District mourns Samatar

A trailblazer in the East African immigrant community, School Board Member Hussein Samatar was the first Somali-American elected to public office in Minnesota

Hussein Samatar Credit: File photo

School Board Member Hussein Samatar, the first Somali-American elected to public office in Minnesota, died Aug. 25 due to complications from leukemia. He was 45.

Elected to the School Board in 2010, Samatar was an advocate for the district’s immigrant students and English language learners. A native of Somalia, he fled civil war in his homeland in the 1990s and made his home in Minnesota for nearly two decades.

In 2002, Samatar founded the African Development Center, a local nonprofit that aims to help the state’s large African immigrant community achieve financial success through financial literacy, businesses development and home ownership. Having earned a Master of Business Administration degree from the University of St. Thomas, Samatar previously worked as a commercial banker with Wells Fargo and Norwest banks.

Before winning his District 3 School Board seat, Samatar served as co-chair of the district referendum committee that in 2008 helped win voter approval of a $60-million tax levy for schools. The following year, Samatar was honored at the Minneapolis/St. Paul Business Journal’s Minority Business Awards.

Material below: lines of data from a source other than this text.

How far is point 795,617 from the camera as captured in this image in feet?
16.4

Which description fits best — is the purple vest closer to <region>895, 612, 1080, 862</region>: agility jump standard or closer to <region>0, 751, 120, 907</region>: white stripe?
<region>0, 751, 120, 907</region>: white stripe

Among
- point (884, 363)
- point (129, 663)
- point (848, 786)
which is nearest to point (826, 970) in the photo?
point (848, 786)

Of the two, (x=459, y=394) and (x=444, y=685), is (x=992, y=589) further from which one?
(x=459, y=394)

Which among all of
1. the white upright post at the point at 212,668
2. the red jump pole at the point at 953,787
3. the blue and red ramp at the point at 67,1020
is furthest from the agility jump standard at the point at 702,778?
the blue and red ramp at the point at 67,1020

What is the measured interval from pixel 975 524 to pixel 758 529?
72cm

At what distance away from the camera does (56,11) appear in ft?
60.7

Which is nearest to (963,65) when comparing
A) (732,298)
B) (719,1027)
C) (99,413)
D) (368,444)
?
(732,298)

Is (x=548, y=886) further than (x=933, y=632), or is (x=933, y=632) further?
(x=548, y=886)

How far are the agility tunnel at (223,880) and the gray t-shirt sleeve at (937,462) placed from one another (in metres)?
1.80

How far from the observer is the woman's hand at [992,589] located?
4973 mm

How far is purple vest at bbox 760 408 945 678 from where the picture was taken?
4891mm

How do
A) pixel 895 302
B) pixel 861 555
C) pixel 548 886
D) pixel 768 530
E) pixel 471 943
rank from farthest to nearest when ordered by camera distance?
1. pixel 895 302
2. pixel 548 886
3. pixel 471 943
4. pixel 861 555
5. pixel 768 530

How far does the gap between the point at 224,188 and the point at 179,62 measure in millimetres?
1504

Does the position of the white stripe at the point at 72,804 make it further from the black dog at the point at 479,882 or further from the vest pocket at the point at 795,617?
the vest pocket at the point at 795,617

Samatar was diagnosed with chronic lymphocytic leukemia Dec. 4. In March, he revealed he was undergoing chemotherapy treatment for the blood and bone disease and said he would require a bone marrow transplant.

Prior to the announcement, there was speculation Samatar might make a run to replace Mayor R.T. Rybak. It was Rybak who ushered Samatar into public office, appointing him in 2006 to the Minneapolis Library Board of Trustees.

Samatar is survived by his wife, Ubah, and four children. A funeral service is scheduled for 1 p.m. today at Burnsville Masjid.

Minneapolis Public Schools and its foundation, AchieveMpls, plan to set up a fund for Samatar’s family.